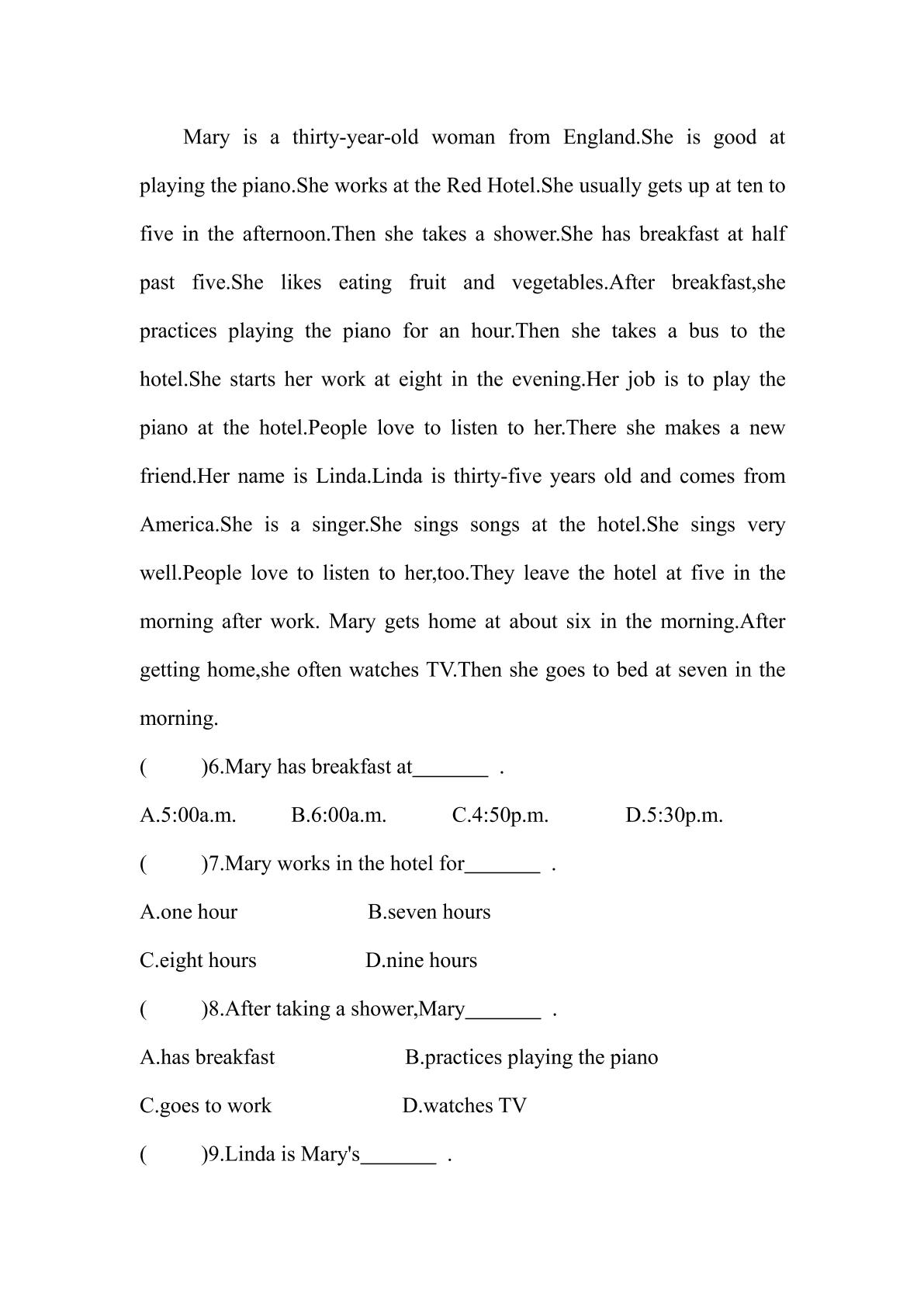 Mary is a thirty-year-old woman from England.She is good at playing the piano.She works at the Red Hotel.She usually gets up at ten to five in the afternoon.Then she takes a shower.She has breakfast at half past five.She likes eating fruit and vegetables.After breakfast,she practices playing the piano for an hour.Then she takes a bus to the hotel.She starts her work at eight in the evening.Her job is to play the piano at the hotel.People love to listen to her.There she makes a new friend.Her name is Linda.Linda is thirty-five years old and comes from America.She is a singer.She sings songs at the hotel.She sings very well.People love to listen to her,too.They leave the hotel at five in the morning after work. Mary gets home at about six in the morning.After getting home,she often watches TV.Then she goes to bed at seven in the morning.

(　　)6.Mary has breakfast at____ .

A.5:00a.m.　B.6:00a.m.　C.4:50p.m.　D.5:30p.m.

(　　)7.Mary works in the hotel for____ .

A.one hour　B.seven hours

C.eight hours　D.nine hours

(　　)8.After taking a shower,Mary____ .

A.has breakfast　B.practices playing the piano

C.goes to work　D.watches TV

(　　)9.Linda is Mary's____ .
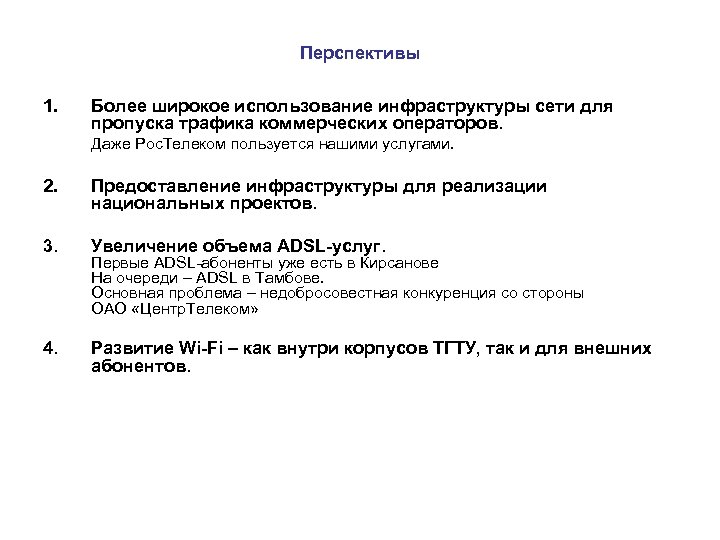 Перспективы

1. Более широкое использование инфраструктуры сети для пропуска трафика коммерческих операторов.
Даже РосТелеком пользуется нашими услугами.

2. Предоставление инфраструктуры для реализации национальных проектов.

3. Увеличение объема ADSL-услуг.
Первые ADSL-абоненты уже есть в Кирсанове
На очереди – ADSL в Тамбове.
Основная проблема – недобросовестная конкуренция со стороны ОАО «ЦентрТелеком»

4. Развитие Wi-Fi – как внутри корпусов ТГТУ, так и для внешних абонентов.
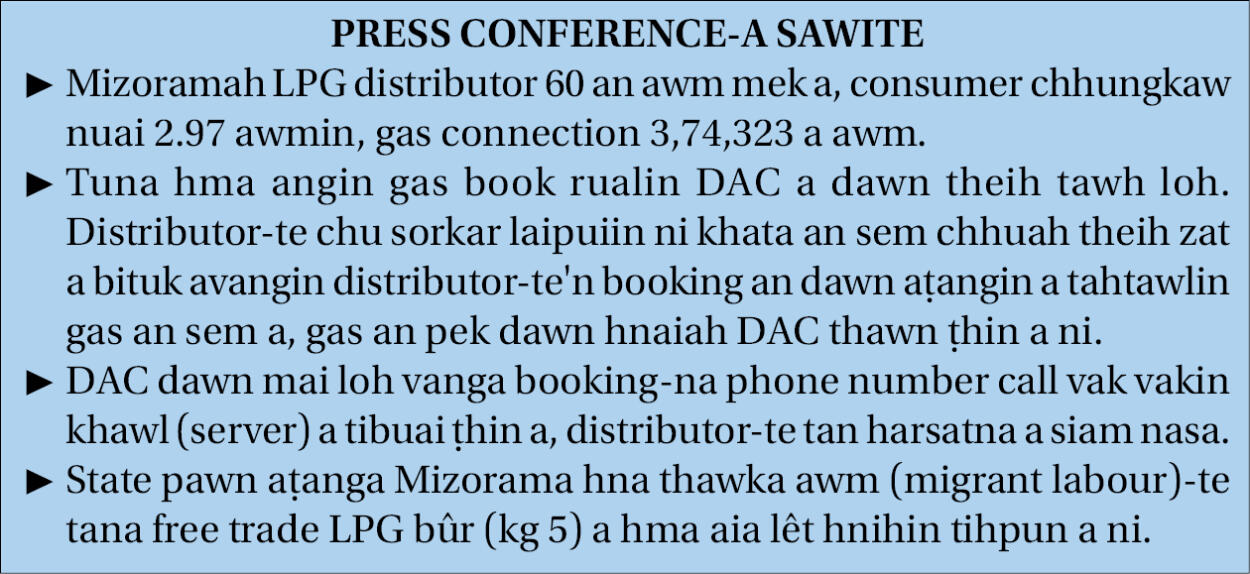 PRESS CONFERENCE-A SAWITE

► Mizoramah LPG distributor 60 an awm mek a, consumer chhungkaw nuai 2.97 awmin, gas connection 3,74,323 a awm.

► Tuna hma angin gas book rualin DAC a dawn theih tawh loh. Distributor-te chu sorkar laipuiin ni khata an sem chhuah theih zat a bituk avangin distributor-te'n booking an dawn aṭangin a tahtawlin gas an sem a, gas an pek dawn hnaiah DAC thawn ṭhin a ni.

► DAC dawn mai loh vanga booking-na phone number call vak vakin khawl (server) a tibuai ṭhin a, distributor-te tan harsatna a siam nasa.

► State pawn aṭanga Mizorama hna thawka awm (migrant labour)-te tana free trade LPG bûr (kg 5) a hma aia lêt hnihin tihpun a ni.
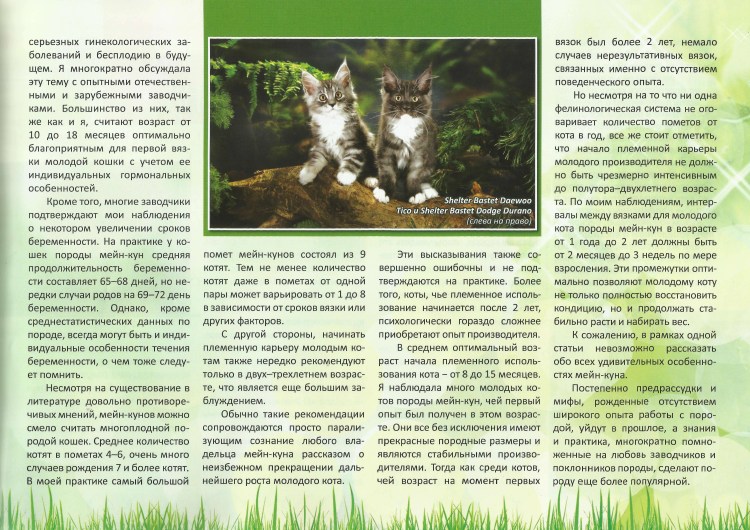 серьезных гинекологических заболеваний и бесплодию в будущем. Я многократно обсуждала эту тему с опытными отечественными и зарубежными заводчиками. Большинство из них, так же как и я, считают возраст от 10 до 18 месяцев оптимально благоприятным для первой вязки молодой кошки с учетом ее индивидуальных гормональных особенностей.

Кроме того, многие заводчики подтверждают мои наблюдения о некотором увеличении сроков беременности. На практике у кошек породы мейн-кун средняя продолжительность беременности составляет 65–68 дней, но нередки случаи родов на 69–72 день беременности. Однако, кроме среднестатистических данных по породе, всегда могут быть и индивидуальные особенности течения беременности, о чем тоже следует помнить.

Несмотря на существование в литературе довольно противоречивых мнений, мейн-кунов можно смело считать многоплодной породой кошек. Среднее количество котят в пометах 4–6, очень много случаев рождения 7 и более котят. В моей практике самый большой

Shelter Bastet Daewoo
Tico и Shelter Bastet Dodge Durano
(слева на право)

помет мейн-кунов состоял из 9 котят. Тем не менее количество котят даже в пометах от одной пары может варьировать от 1 до 8 в зависимости от сроков вязки или других факторов.

С другой стороны, начинать племенную карьеру молодым котам также нередко рекомендуют только в двух–трехлетнем возрасте, что является еще большим заблуждением.

Обычно такие рекомендации сопровождаются просто парализующим сознание любого владельца мейн-куна рассказом о неизбежном прекращении дальнейшего роста молодого кота.

Эти высказывания также совершенно ошибочны и не подтверждаются на практике. Более того, коты, чье племенное использование начинается после 2 лет, психологически гораздо сложнее приобретают опыт производителя.

В среднем оптимальный возраст начала племенного использования кота – от 8 до 15 месяцев. Я наблюдала много молодых котов породы мейн-кун, чей первый опыт был получен в этом возрасте. Они все без исключения имеют прекрасные породные размеры и являются стабильными производителями. Тогда как среди котов, чей возраст на момент первых

вязок был более 2 лет, немало случаев нерезультативных вязок, связанных именно с отсутствием поведенческого опыта.

Но несмотря на то что ни одна фелинологическая система не оговаривает количество пометов от кота в год, все же стоит отметить, что начало племенной карьеры молодого производителя не должно быть чрезмерно интенсивным до полутора–двухлетнего возраста. По моим наблюдениям, интервалы между вязками для молодого кота породы мейн-кун в возрасте от 1 года до 2 лет должны быть от 2 месяцев до 3 недель по мере взросления. Эти промежутки оптимально позволяют молодому коту не только полностью восстановить кондицию, но и продолжать стабильно расти и набирать вес.

К сожалению, в рамках одной статьи невозможно рассказать обо всех удивительных особенностях мейн-куна.

Постепенно предрассудки и мифы, рожденные отсутствием широкого опыта работы с породой, уйдут в прошлое, а знания и практика, многократно помноженные на любовь заводчиков и поклонников породы, сделают породу еще более популярной.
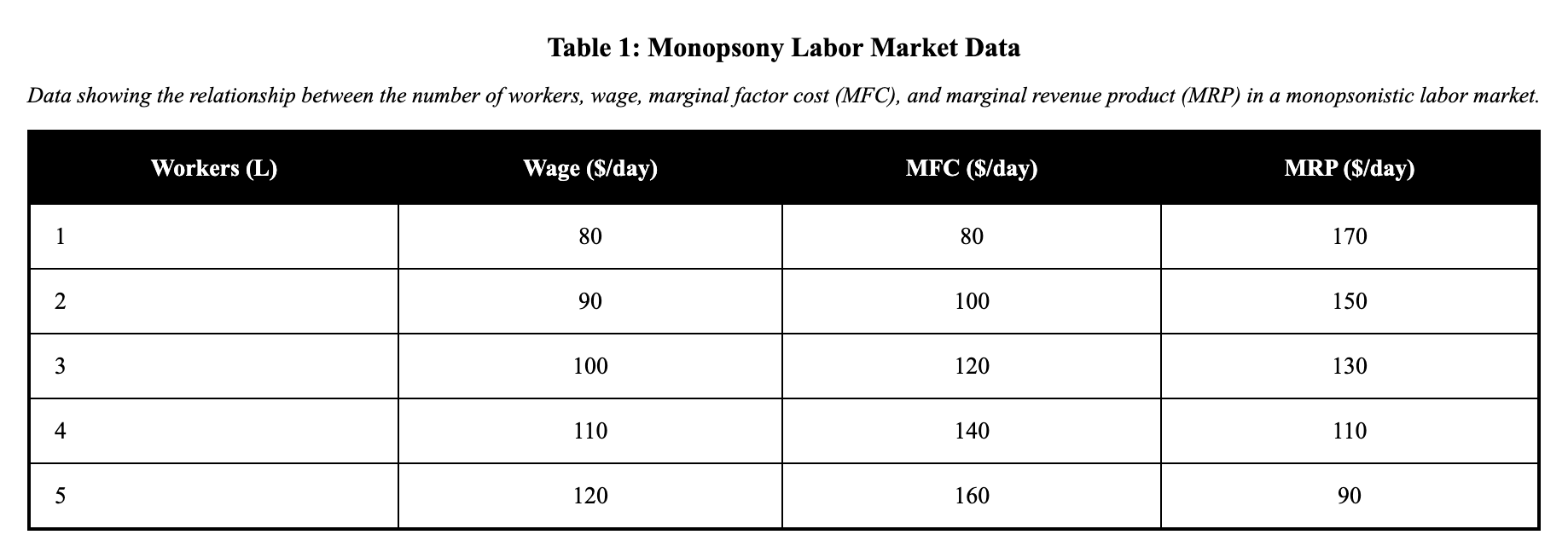 Table 1: Monopsony Labor Market Data

Data showing the relationship between the number of workers, wage, marginal factor cost (MFC), and marginal revenue product (MRP) in a monopsonistic labor market.

| Workers (L) | Wage (\$/day) | MFC (\$/day) | MRP (\$/day) |
|---|---|---|---|
| 1 | 80 | 80 | 170 |
| 2 | 90 | 100 | 150 |
| 3 | 100 | 120 | 130 |
| 4 | 110 | 140 | 110 |
| 5 | 120 | 160 | 90 |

* **REQUIREMENT**: There is a line with "(слева на право)" and a line with "Эти высказывания также" above. Copy exactly those two lines and all lines between them, with nothing else.

* **EXERCISE ANSWER**:
(слева на право)

помет мейн-кунов состоял из 9 котят. Тем не менее количество котят даже в пометах от одной пары может варьировать от 1 до 8 в зависимости от сроков вязки или других факторов.

С другой стороны, начинать племенную карьеру молодым котам также нередко рекомендуют только в двух–трехлетнем возрасте, что является еще большим заблуждением.

Обычно такие рекомендации сопровождаются просто парализующим сознание любого владельца мейн-куна рассказом о неизбежном прекращении дальнейшего роста молодого кота.

Эти высказывания также совершенно ошибочны и не подтверждаются на практике. Более того, коты, чье племенное использование начинается после 2 лет, психологически гораздо сложнее приобретают опыт производителя.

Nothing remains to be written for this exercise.